Data entries:
══════
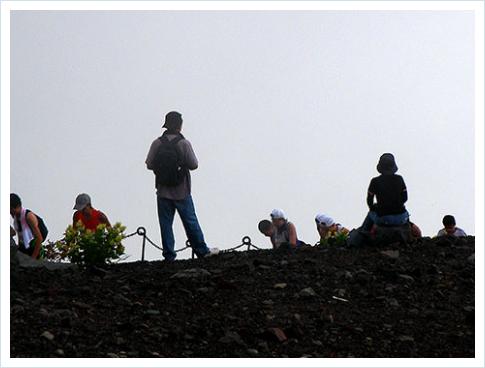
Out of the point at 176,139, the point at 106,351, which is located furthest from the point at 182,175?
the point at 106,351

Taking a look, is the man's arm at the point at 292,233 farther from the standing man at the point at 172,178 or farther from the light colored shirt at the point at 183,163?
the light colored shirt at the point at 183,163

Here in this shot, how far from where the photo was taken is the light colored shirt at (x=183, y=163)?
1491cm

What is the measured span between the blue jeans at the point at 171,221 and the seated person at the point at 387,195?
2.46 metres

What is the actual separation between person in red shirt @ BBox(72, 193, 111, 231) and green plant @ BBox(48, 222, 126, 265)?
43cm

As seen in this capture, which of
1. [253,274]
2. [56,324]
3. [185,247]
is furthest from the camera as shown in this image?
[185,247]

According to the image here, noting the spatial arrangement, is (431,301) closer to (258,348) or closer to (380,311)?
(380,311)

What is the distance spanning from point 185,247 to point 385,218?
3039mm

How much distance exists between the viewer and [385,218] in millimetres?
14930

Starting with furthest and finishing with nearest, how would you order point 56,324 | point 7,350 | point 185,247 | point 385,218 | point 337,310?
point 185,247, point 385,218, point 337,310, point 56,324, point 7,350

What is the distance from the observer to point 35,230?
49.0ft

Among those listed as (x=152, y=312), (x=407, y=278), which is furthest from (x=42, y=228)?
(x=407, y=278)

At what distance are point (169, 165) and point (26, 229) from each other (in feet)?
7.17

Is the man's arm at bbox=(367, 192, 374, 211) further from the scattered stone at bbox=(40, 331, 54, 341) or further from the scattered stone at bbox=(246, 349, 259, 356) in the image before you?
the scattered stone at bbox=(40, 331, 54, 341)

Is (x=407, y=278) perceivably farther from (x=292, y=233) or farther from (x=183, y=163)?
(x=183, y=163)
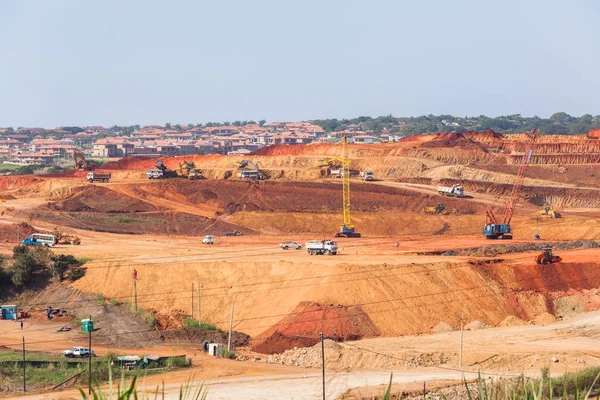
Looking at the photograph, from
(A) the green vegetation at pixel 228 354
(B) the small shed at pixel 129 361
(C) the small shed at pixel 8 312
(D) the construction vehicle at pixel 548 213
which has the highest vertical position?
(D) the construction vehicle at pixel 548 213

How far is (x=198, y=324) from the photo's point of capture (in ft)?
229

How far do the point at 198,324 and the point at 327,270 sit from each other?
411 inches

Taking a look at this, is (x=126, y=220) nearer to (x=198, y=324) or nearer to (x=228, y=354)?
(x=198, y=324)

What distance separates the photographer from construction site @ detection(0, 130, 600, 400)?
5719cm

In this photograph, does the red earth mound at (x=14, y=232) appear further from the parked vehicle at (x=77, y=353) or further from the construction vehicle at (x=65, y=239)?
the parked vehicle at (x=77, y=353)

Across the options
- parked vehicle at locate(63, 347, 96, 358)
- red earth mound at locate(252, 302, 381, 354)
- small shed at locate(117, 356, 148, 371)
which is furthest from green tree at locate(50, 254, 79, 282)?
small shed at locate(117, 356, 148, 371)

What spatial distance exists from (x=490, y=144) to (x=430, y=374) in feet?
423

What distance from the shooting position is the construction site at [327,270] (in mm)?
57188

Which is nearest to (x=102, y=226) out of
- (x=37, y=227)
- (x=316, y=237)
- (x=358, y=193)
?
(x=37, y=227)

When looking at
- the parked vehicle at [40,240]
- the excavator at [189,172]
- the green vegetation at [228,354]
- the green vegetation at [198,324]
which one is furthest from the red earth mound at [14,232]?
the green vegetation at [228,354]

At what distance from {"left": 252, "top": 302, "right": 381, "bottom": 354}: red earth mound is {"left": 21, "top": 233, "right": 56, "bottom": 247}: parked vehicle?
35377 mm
══════
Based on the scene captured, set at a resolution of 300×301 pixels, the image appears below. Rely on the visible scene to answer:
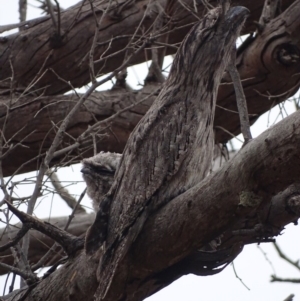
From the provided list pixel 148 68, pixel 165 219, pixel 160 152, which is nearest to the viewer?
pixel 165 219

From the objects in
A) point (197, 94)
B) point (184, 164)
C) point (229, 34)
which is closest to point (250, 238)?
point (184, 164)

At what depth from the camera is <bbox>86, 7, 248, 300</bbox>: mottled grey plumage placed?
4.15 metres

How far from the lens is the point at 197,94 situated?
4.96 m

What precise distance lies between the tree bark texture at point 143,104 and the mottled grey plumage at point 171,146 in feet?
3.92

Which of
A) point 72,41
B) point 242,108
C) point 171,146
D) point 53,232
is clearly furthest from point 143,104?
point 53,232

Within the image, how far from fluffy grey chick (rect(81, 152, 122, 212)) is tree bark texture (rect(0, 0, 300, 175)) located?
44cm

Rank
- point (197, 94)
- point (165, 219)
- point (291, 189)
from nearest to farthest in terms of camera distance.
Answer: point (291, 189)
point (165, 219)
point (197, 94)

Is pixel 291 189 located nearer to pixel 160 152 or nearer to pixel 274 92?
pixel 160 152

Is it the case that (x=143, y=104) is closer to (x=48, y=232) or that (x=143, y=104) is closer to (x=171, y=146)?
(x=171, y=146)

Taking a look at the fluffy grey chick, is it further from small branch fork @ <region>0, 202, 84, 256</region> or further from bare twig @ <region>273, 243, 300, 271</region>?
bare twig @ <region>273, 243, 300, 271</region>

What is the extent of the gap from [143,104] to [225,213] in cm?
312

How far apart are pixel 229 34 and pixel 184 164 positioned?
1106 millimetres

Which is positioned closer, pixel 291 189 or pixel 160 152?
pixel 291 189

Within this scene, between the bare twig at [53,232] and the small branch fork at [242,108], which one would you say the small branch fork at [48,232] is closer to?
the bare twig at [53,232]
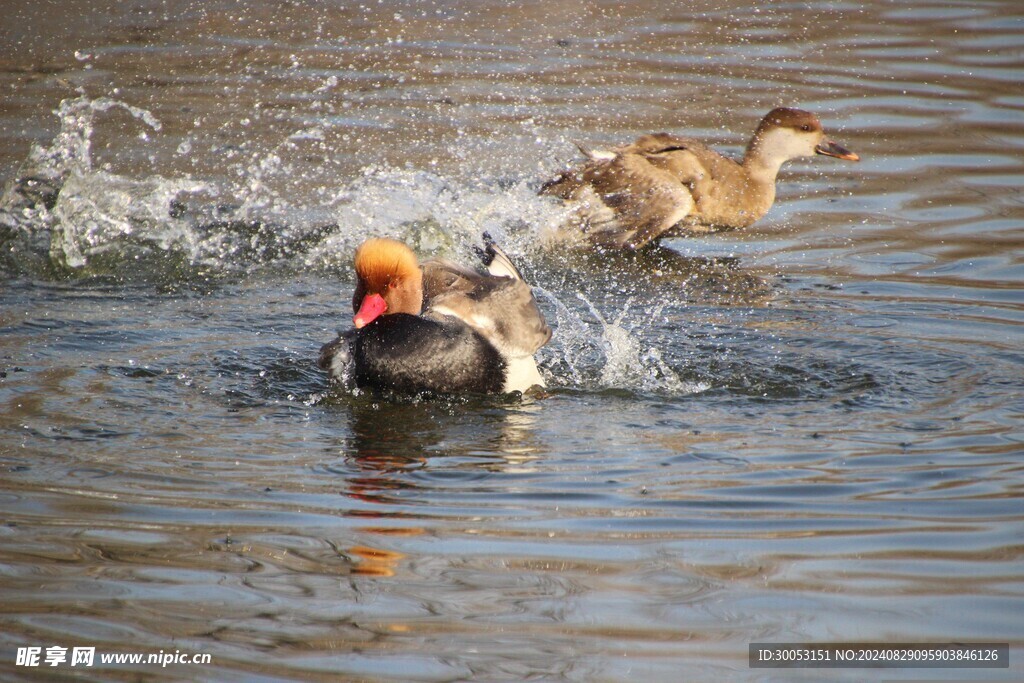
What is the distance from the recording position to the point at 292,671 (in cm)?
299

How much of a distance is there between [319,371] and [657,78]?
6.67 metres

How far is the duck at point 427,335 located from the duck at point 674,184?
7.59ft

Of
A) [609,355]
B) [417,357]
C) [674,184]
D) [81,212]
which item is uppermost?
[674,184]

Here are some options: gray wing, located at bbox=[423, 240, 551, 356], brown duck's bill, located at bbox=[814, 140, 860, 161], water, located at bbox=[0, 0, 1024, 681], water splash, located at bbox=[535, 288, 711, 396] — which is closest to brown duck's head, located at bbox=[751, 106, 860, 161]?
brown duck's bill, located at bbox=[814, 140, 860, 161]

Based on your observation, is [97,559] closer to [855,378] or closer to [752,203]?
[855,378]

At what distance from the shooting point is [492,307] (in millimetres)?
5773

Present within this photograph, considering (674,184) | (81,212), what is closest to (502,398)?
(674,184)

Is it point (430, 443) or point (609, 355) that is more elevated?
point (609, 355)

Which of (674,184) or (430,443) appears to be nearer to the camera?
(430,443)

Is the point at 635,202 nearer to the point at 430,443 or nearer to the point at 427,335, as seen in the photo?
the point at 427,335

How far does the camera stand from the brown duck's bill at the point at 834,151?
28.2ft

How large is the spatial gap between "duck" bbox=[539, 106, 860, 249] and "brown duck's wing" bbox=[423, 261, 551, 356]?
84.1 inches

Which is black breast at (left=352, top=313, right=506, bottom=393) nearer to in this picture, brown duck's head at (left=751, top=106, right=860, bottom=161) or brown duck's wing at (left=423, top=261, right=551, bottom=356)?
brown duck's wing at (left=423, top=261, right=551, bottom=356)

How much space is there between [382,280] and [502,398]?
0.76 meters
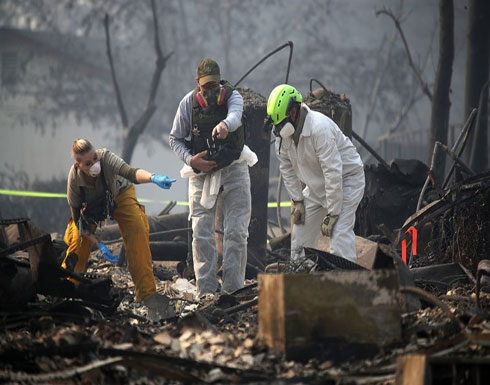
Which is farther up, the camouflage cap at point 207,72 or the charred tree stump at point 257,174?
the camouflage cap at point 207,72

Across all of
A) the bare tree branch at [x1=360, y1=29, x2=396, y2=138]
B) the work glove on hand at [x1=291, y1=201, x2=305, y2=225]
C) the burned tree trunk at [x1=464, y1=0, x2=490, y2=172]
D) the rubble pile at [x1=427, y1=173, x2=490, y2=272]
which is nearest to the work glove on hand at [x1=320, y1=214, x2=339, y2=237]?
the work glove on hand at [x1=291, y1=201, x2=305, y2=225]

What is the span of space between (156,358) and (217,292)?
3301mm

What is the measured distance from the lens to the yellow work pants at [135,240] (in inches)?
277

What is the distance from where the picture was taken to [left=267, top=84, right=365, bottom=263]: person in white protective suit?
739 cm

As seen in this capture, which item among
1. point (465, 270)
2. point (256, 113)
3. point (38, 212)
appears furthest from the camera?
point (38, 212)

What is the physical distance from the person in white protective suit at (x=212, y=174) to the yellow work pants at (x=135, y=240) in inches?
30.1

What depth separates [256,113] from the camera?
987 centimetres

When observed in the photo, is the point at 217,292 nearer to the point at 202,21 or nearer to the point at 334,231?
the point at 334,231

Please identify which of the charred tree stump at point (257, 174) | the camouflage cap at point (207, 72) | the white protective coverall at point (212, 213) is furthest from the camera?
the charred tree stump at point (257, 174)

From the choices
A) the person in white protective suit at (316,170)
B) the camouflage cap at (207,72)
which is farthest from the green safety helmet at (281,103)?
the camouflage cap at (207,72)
══════
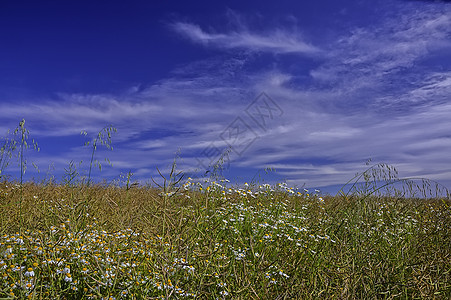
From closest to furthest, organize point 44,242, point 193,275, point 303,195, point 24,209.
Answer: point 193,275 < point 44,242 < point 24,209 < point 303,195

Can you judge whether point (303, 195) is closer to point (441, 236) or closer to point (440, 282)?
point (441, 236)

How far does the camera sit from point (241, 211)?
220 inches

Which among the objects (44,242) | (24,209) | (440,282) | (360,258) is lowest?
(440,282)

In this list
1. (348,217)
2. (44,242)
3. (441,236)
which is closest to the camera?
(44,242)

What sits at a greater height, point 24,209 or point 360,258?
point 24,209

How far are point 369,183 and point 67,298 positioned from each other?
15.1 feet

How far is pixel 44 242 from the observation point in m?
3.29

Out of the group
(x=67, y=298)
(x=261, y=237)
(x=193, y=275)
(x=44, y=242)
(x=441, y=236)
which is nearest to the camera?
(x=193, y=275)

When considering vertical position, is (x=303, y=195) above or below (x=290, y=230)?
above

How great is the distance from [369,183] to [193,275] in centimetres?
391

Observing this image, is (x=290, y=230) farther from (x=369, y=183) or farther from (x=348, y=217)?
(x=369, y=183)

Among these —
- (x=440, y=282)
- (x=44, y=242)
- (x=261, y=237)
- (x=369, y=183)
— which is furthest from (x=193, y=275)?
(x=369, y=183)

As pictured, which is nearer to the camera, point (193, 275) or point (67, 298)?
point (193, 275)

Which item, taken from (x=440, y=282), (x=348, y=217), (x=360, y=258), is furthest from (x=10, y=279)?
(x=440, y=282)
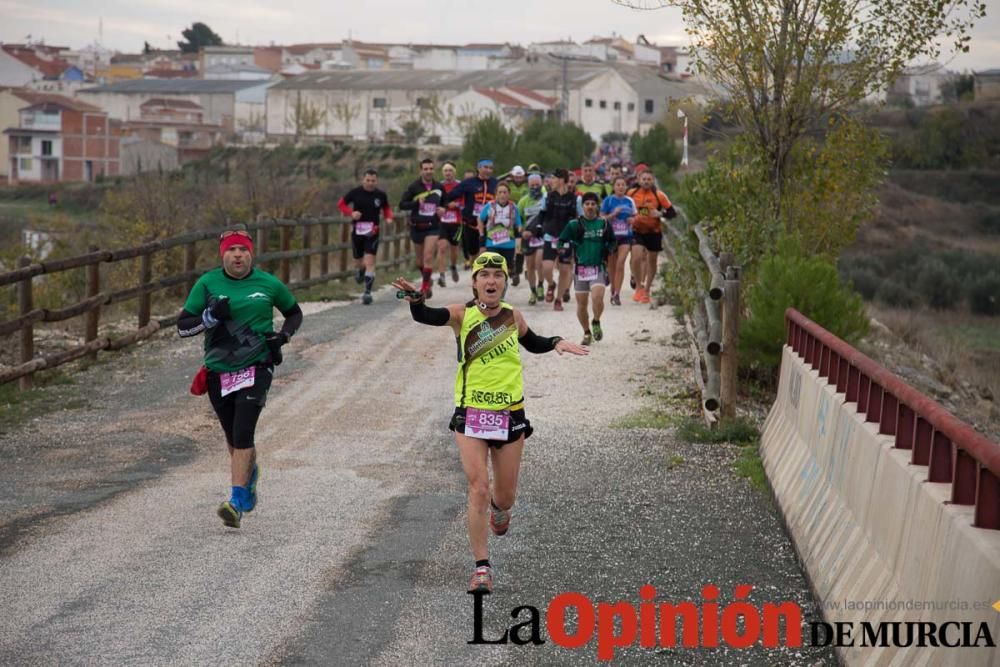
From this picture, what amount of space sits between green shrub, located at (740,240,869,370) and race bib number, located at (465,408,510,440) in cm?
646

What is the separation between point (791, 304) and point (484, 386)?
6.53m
══════
▸ YOUR GOAL: Substitute "nearest" for "closest" in the stretch of rows from the line containing "From the objects in" through the line containing "4.15 metres", and give those lines again with nothing else changed.

▸ TASK RESULT:
From the objects in
A) point (197, 94)
B) point (184, 164)
C) point (229, 34)
which is nearest to point (250, 238)?
point (184, 164)

At what depth from the camera is <bbox>86, 7, 248, 300</bbox>: mottled grey plumage placed?
4.15 metres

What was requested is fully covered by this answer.